Pablo Álvarez Fernández (born 1988) is a Spanish aeronautical engineer and astronaut. In November 2022, he was selected by the European Space Agency (ESA) as a full astronaut in the class of 2022 and it was in April 2024 when he graduated as such.

== Career ==

Born in León, his family comes from Omaña, specifically from Sabugo and Garueña. In 2009, he graduated in aeronautical engineering from the University of León and in 2011 he obtained a master's degree in aerospace engineering from the Warsaw Institute of Technology. Between 2011 and 2017 he worked as a structural engineer on several aviation programs for Airbus and Safran in Spain, the United Kingdom and France, where he was involved in projects such as the A350, the A380, the Boeing 777 and the COMAC C919.

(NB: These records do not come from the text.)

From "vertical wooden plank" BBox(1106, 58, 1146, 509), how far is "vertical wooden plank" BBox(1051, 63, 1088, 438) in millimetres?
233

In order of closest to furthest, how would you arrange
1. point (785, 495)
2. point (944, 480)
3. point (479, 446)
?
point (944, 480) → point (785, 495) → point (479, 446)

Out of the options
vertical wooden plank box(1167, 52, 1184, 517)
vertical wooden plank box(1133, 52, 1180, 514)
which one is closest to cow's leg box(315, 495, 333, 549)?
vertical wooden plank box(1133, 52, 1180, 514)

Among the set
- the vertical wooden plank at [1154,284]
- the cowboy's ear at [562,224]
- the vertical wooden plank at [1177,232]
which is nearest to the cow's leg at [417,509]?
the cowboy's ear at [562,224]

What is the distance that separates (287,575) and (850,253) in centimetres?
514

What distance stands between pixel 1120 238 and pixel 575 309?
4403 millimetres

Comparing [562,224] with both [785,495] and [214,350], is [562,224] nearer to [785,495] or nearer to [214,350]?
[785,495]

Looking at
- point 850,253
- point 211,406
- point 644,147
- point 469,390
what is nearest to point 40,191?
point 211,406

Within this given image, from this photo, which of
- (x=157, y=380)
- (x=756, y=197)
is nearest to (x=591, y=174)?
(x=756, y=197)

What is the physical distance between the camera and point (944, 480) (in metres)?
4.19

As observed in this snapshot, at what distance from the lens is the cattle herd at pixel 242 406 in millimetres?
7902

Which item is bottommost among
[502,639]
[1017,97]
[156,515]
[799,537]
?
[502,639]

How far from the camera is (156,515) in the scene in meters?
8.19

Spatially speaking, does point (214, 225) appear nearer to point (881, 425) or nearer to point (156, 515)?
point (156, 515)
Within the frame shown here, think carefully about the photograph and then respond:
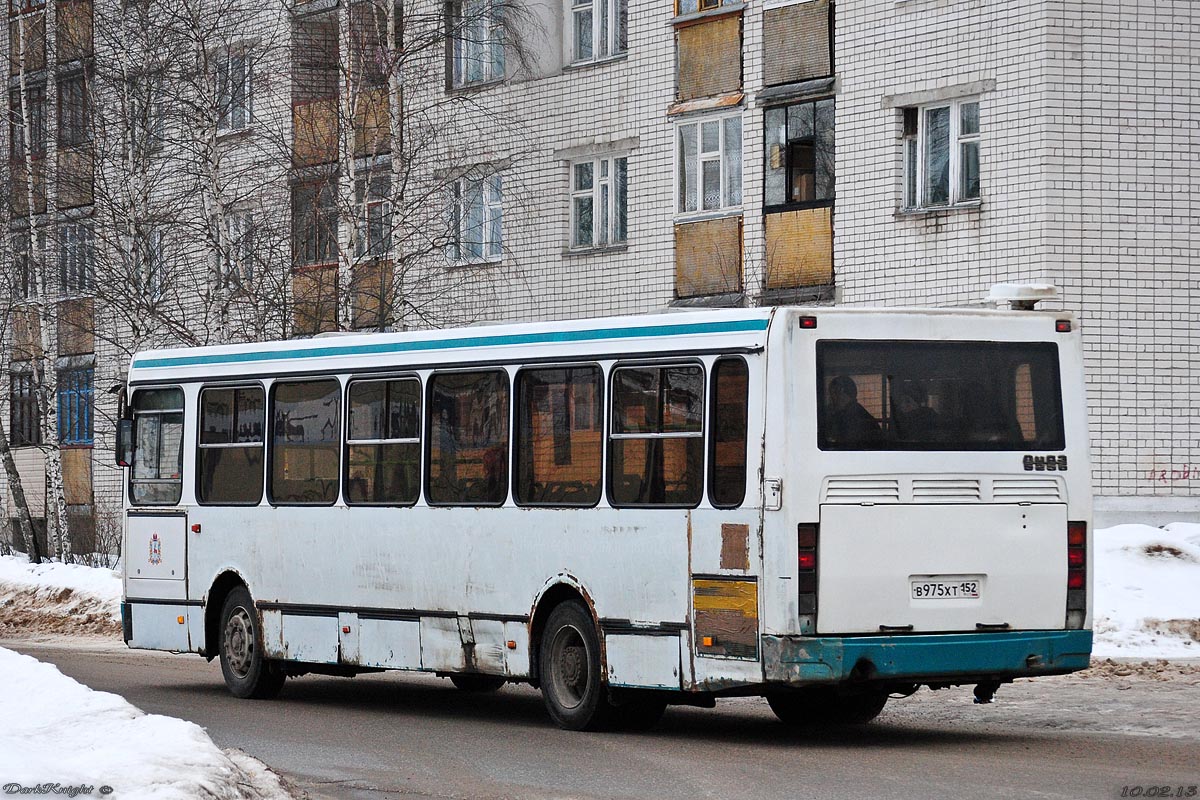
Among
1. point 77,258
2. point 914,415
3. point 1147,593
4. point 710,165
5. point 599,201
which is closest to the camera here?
point 914,415

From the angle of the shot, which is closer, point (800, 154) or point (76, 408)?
point (800, 154)

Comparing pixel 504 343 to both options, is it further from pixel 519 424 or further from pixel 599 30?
pixel 599 30

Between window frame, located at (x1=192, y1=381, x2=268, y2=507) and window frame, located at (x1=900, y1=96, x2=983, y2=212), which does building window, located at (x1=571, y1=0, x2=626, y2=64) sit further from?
window frame, located at (x1=192, y1=381, x2=268, y2=507)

Between 2017 and 2020 he worked as a mechanical architect for the Rosalind Franklin rover of the ExoMars mission at Airbus Defence and Space in the United Kingdom, where he was responsible of the design and development of the structure and the installation of the different scientific instruments with which the vehicle is equipped, as well as its integration into the landing platform, in addition to being a test director during the environmental test campaign. He also worked on the design, development and testing of the different seals of the ExoMars rover to avoid biological contamination.

In 2020, he joined Airbus Spain as a project manager. In November 2022, he was selected by the European Space Agency (ESA) as a member of its 2022 astronaut promotion, in which the Leonese Sara García Alonso was also selected.

On 22 April 2024, he graduated as an astronaut from the ESA in Cologne, where he trained for a year, among a class of more than 22,500 candidates. Thus, he became the second Spanish astronaut and the first in 31 years since the graduation of Pedro Duque in 1993.